Overlapping chunks are converted into xxHash64 signatures instead of transforming into MD5, FNV, and Murmur traditionally used hash signature for code cloning, known for their slower performance due to multiple rounds of compression as outlined in hash algorithm benchmarks.¹ The xxHash64 algorithm, proposed by Startin (2019), is chosen for its exceptional efficiency, generating signatures at RAM speed limits. This selection is paramount, not just for the algorithm's efficiency, but also for its quality and its low collision rate of 10¹⁸, making identical signatures in a vast database nearly impossible. The xxHash64 algorithm begins with any 64-bit seed value, processing ASCII byte sequences in 32-byte chunks. Through several data mixing rounds and bitwise operations, it updates internal accumulators to capture the data's pattern, culminating in a single, highly reliable 64-bit hash value, which can be either in decimal form or hexadecimal form.

4.4 CloneVault

Signatures of overlapping chunks are stored in the CloneVault a specialized database table. It features four columns designed for efficient storage and retrieval:

• Entry ID: A unique identifier.

• Initial Signature: First signature value of each chunk, key to efficient indexing.

• Chunk Signature: Overlapping chunk's signature.

• File Path: The corresponding file path.

Efficient indexing, particularly of the Initial Signature, significantly accelerates clone retrieval. This database architecture facilitates streamlined detection, identification, and retrieval of code clones, boosting the overall effectiveness and efficiency of CodeGuard.

5 Clone detection process

For clone detection, we first subject the code to comprehensive preprocessing, involving data cleaning, normalization, and refinement, to strip away unnecessary lines of code and normalize it for deeper analysis. Subsequent to this step, we apply a systematic level-by-level abstraction to the code. Subsequently, we generate overlapping code chunks based on a six-line threshold and create xxHash64 signatures for these chunks. These signatures are subsequently stored and ready for comparison against our CloneVault to identify similarities effectively.

5.1 Clone identification

Our clone detection methodology efficiently compares subject code signatures with a pre-indexed CloneVault, eliminating the need to search through the entire database. By matching the first signature of each subject's overlapping chunk with the corresponding pre-indexed signature in the CloneVault, we then compare both sets of overlapping chunks for similarity. A successful match requires at least a 50% alignment in chunk signatures between the subject code and CloneVault entries. We use the following formula to determine match criteria:

\begin{array}{l} S R_{x, y} = {\begin{array}{l} 1, & if \exists 2 H_{C_{x}} = H_{C_{y}} \in DB with match \geq 50 % \\ 0, & otherwise \end{array} & (1) \end{array}

where SR_{x, y} denotes the similarity ratio between code fragments C_x and C_y, and H_{C_x} is the subject hash chunk and H_{C_y} is the database hash chunk. For a successful clone match, at least two chunks within the same file must surpass this 50% similarity threshold, regardless of their sequential order. This flexible matching allows us to identify clones with a high degree of similarity, even amidst significant code modification, including all sub-types of Type-III clones.

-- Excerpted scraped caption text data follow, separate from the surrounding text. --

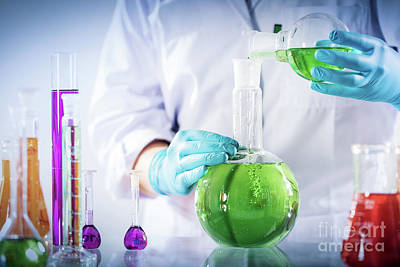 Photograph - Laboratory Worker Mixes Chemical Liquid Sample. by Michal Bednarek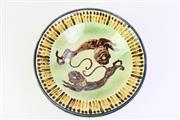 Sale 8802 - Lot 200 - A Sri Lankan pottery fruit bowl, with twin lions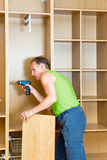 The man is engaged in repair and furniture Stock Photos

5.2 Precise detection using diff algorithm

After detecting potential clones, we utilize the Diff algorithm (Myers, 1986) to pinpoint changes made within copied code segments, advancing beyond existing clone detection techniques. This method excels at pinpointing modifications in Type-III sub-type clones by identifying the longest common subsequence (LCS) within the code, employing a dynamic programming approach for comparison. It begins the comparison of two sequences X = [x₁, x₂, x₃, …, x_m] and Y = [y₁, y₂, y₃, …, y_n], where X is the subject file, and Y is the java code file code stored in the database. Diff algorithm comprises four key steps, outlined as follows:

• Step 1: Initialize the table

- Create a table L of size (m+1) × (n+1).

- L[i][j] stores the length of the LCS of X[1..i] and Y[1..j].

- Set all L[i][j] to 0, indicating no common subsequence found yet.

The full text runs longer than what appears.